Un sacerdote estaba a cargo del jardín dentro de un famoso templo zen. Se le había dado el trabajo porque amaba las flores, los arbustos, y los árboles.
Junto al templo, había otro templo más pequeño donde vivía un viejo maestro. Un día, cuando el sacerdote esperaba a unos invitados importantes, tuvo especial cuidado en atender el jardín. Sacó las malezas, recortó los arbustos, rastrilló el musgo, y pasó un largo tiempo juntando y acomodando con cuidado todas las hojas secas. Mientras trabajaba, el viejo maestro lo miraba con interés desde el otro lado del muro que separaba los templos. Cuando terminó, el sacerdote se alejó para admirar su trabajo.

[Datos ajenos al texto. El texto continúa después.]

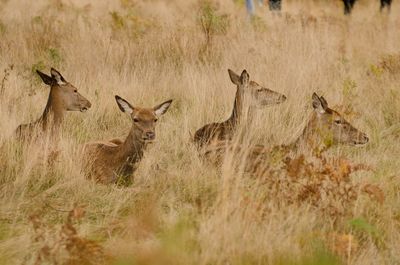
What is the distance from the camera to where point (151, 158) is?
8070 millimetres

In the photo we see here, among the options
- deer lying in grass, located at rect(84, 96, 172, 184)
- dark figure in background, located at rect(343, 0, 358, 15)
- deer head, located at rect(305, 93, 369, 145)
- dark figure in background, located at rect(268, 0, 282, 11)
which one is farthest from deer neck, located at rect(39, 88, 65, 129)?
dark figure in background, located at rect(343, 0, 358, 15)

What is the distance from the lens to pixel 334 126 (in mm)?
8617

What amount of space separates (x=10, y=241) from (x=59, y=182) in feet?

— ¿No es hermoso? — le dijo al viejo maestro.
— Sí — replicó el anciano —, pero le falta algo. Ayúdame a pasar sobre este muro y lo arreglaré por ti.
Luego de dudarlo, el sacerdote levantó al viejo y lo ayudó a bajar. Lentamente, el maestro caminó hacia el árbol cercano al centro del jardín, lo tomó por el tronco, y lo sacudió. Las hojas llovieron sobre todo el jardín.
— Ahí está… ahora puedes llevarme de vuelta.